'I suppose,' said Stephen, 'that a man who can neither sit in a
saddle himself nor help another person into one seems a useless
incumbrance; but, Miss Swancourt, I'll learn to do it all for your
sake; I will, indeed.'
'What is so unusual in you,' she said, in a didactic tone
justifiable in a horsewoman's address to a benighted walker, 'is
that your knowledge of certain things should be combined with your
ignorance of certain other things.'
Stephen lifted his eyes earnestly to hers.

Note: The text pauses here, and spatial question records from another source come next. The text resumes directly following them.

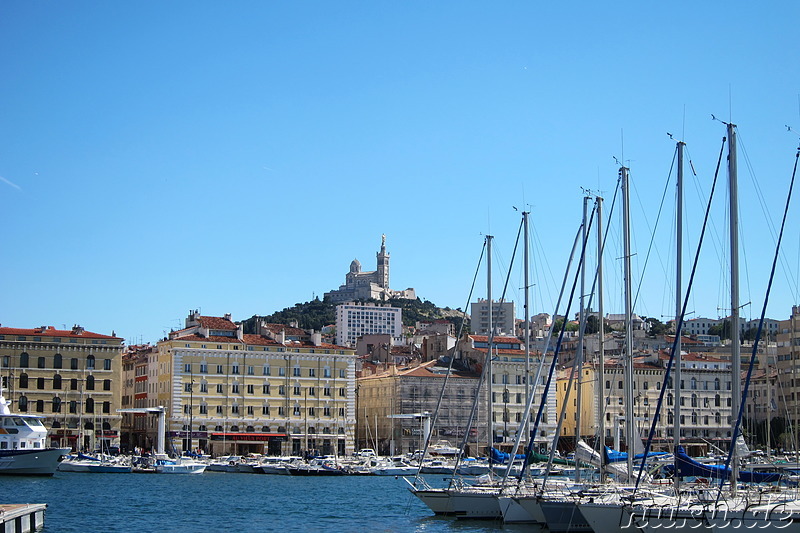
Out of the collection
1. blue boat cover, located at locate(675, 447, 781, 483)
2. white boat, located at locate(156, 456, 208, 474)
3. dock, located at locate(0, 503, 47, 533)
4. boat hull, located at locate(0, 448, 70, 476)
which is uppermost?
blue boat cover, located at locate(675, 447, 781, 483)

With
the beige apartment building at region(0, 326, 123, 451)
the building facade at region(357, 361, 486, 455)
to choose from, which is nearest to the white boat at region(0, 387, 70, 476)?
the beige apartment building at region(0, 326, 123, 451)

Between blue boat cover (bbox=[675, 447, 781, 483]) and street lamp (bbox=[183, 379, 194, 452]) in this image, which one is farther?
street lamp (bbox=[183, 379, 194, 452])

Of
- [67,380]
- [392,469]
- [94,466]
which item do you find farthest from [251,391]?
[94,466]

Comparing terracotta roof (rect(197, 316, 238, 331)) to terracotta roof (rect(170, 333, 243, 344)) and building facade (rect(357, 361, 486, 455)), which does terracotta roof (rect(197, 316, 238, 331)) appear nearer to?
terracotta roof (rect(170, 333, 243, 344))

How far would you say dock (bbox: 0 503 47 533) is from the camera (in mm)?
37344

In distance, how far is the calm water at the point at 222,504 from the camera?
161ft

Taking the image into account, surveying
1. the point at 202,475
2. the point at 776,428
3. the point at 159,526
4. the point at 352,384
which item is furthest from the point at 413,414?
the point at 159,526

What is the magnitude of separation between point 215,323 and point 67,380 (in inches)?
609

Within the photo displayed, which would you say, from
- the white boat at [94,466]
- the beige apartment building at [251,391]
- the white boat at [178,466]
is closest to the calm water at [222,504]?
the white boat at [94,466]

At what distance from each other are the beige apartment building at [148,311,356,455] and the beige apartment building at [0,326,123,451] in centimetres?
538

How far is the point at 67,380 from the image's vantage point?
102m

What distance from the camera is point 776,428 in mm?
112250

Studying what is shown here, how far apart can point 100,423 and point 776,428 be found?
65.8m

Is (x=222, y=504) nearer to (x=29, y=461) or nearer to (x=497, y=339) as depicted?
(x=29, y=461)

'You know,' he said, 'it is simply because there are so many other
things to be learnt in this wide world that I didn't trouble about
that particular bit of knowledge. I thought it would be useless
to me; but I don't think so now. I will learn riding, and all
connected with it, because then you would like me better. Do you
like me much less for this?'
She looked sideways at him with critical meditation tenderly
rendered.
'Do I seem like LA BELLE DAME SANS MERCI?' she began suddenly,
without replying to his question. 'Fancy yourself saying, Mr.
Smith:
"I sat her on my pacing steed,
And nothing else saw all day long,
For sidelong would she bend, and sing
A fairy's song,
She found me roots of relish sweet,
And honey wild, and manna dew; "
and that's all she did.'
'No, no,' said the young man stilly, and with a rising colour.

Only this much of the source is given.